Write every record out again exactly, and keep images out of it.

Start of AVAILABLE RECORDS

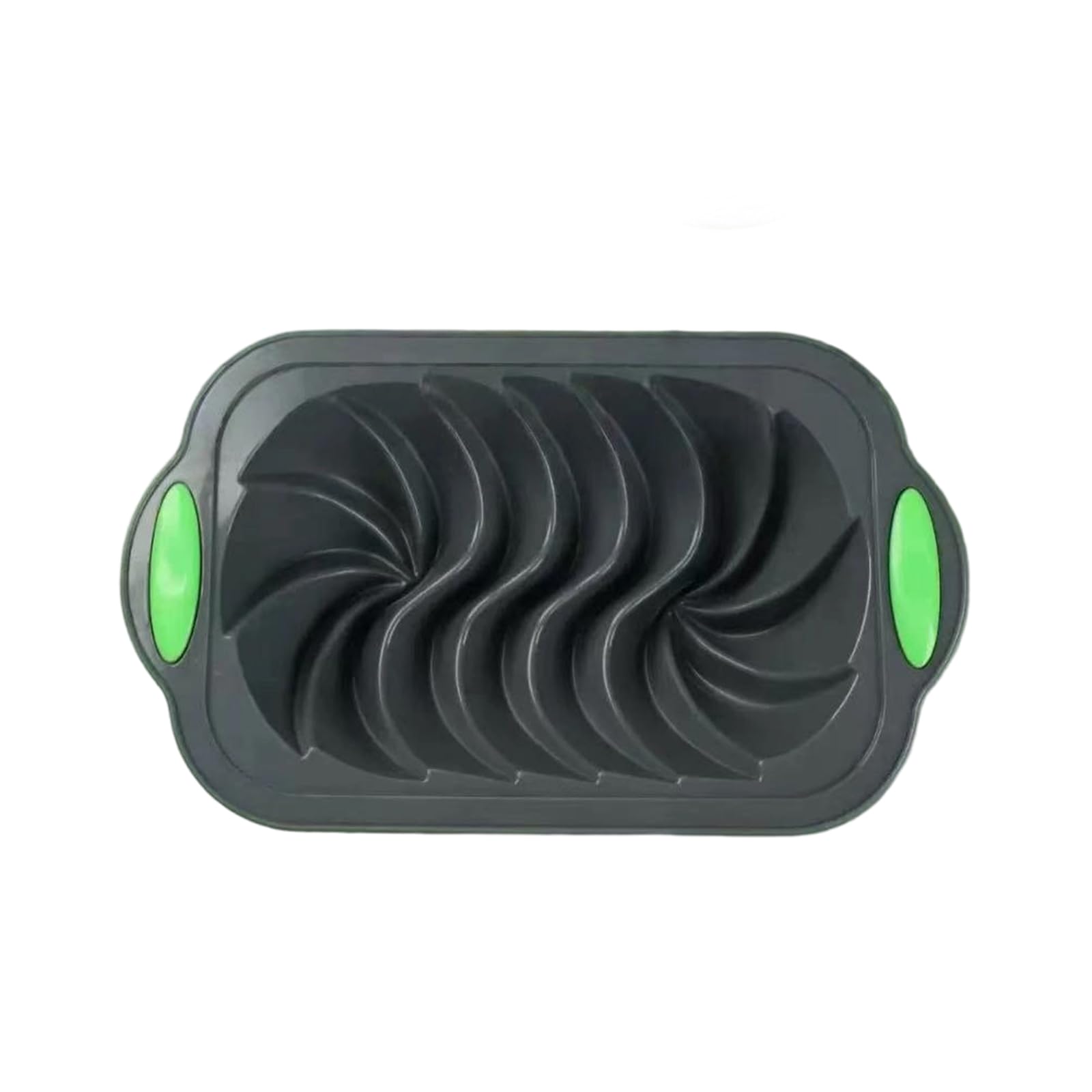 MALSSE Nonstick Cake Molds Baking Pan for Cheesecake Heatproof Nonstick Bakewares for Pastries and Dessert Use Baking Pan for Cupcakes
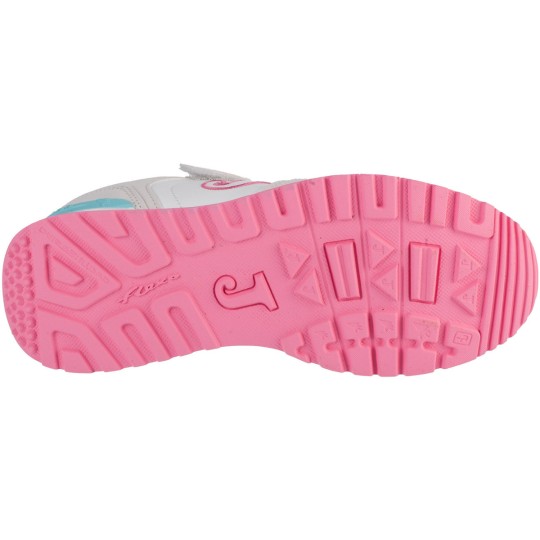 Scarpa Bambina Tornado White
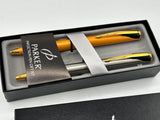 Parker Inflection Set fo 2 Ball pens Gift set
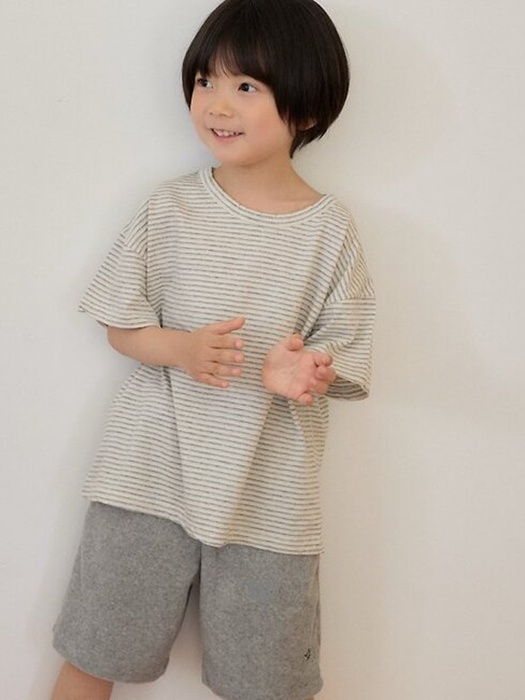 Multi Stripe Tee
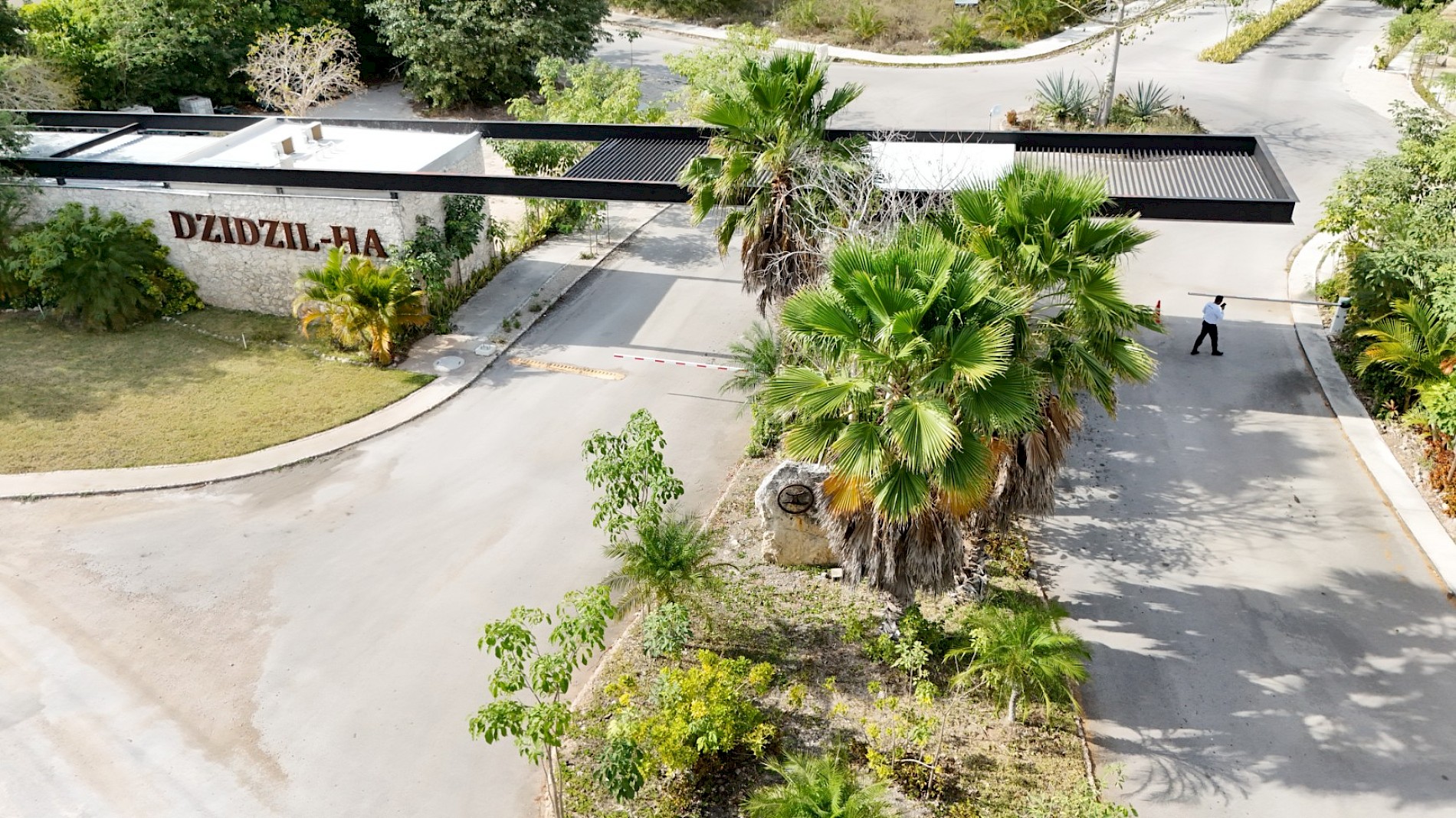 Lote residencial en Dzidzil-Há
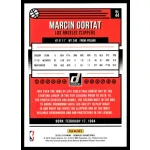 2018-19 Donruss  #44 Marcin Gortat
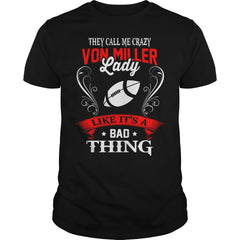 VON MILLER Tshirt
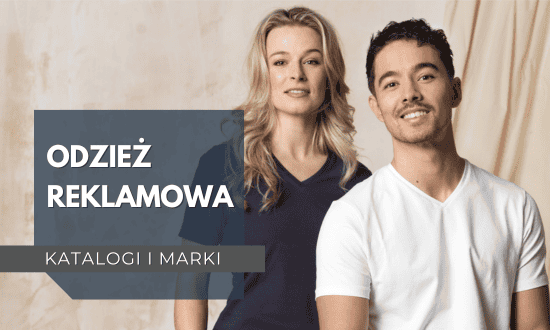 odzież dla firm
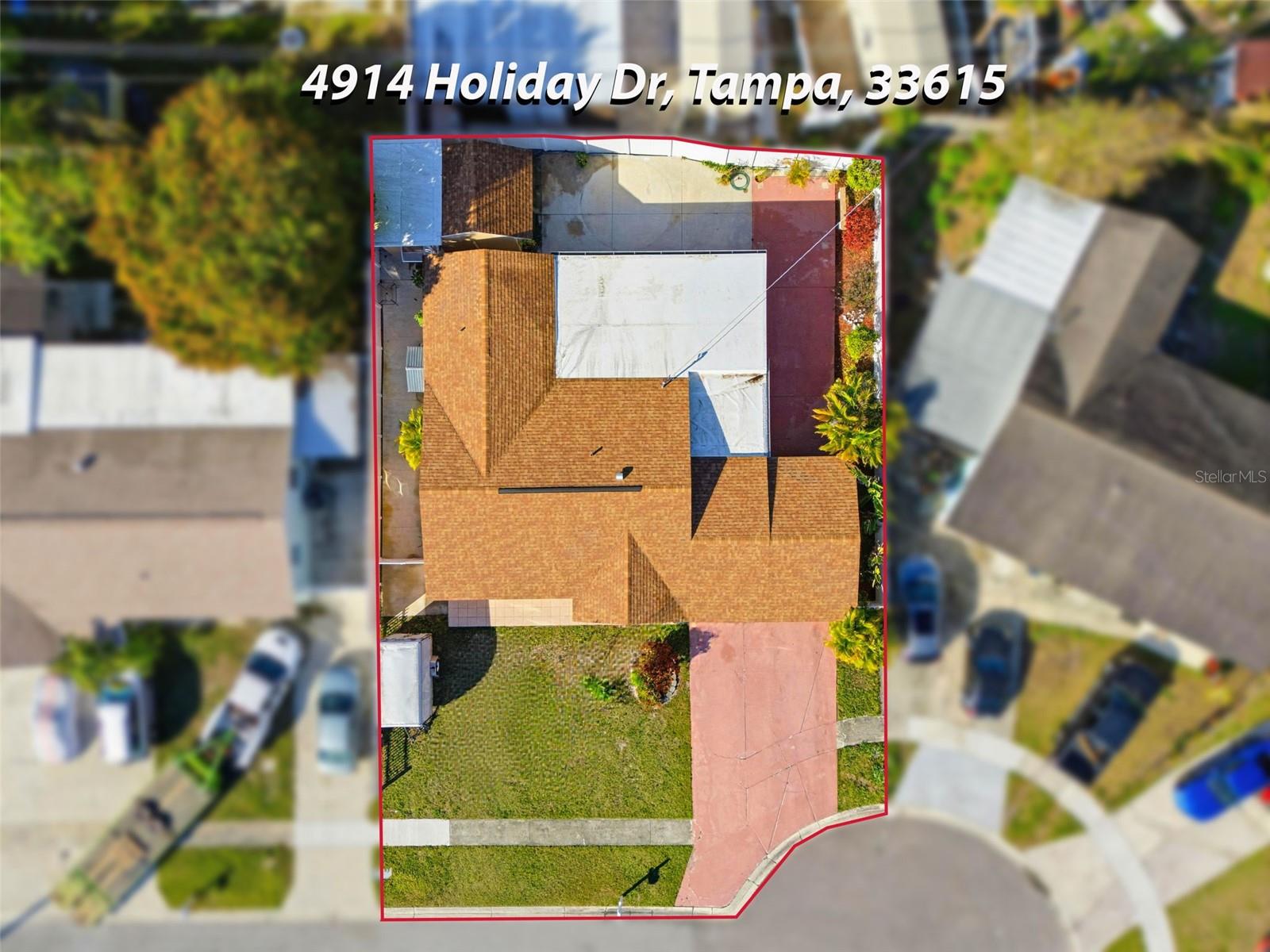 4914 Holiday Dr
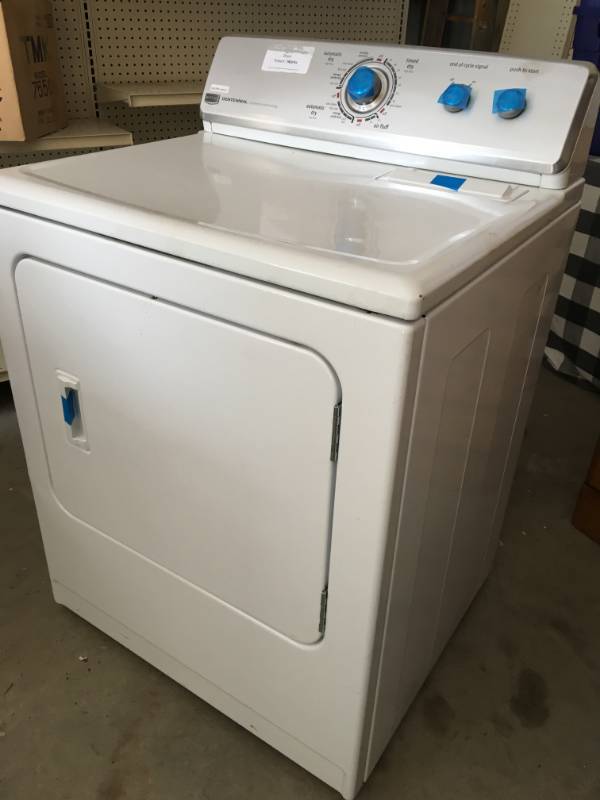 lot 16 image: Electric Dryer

End of AVAILABLE RECORDS

■ ANSWER BOX
 MALSSE Nonstick Cake Molds Baking Pan for Cheesecake Heatproof Nonstick Bakewares for Pastries and Dessert Use Baking Pan for Cupcakes
 Scarpa Bambina Tornado White
 Parker Inflection Set fo 2 Ball pens Gift set
 Multi Stripe Tee
 Lote residencial en Dzidzil-Há
 2018-19 Donruss  #44 Marcin Gortat
 VON MILLER Tshirt
 odzież dla firm
 4914 Holiday Dr
 lot 16 image: Electric Dryer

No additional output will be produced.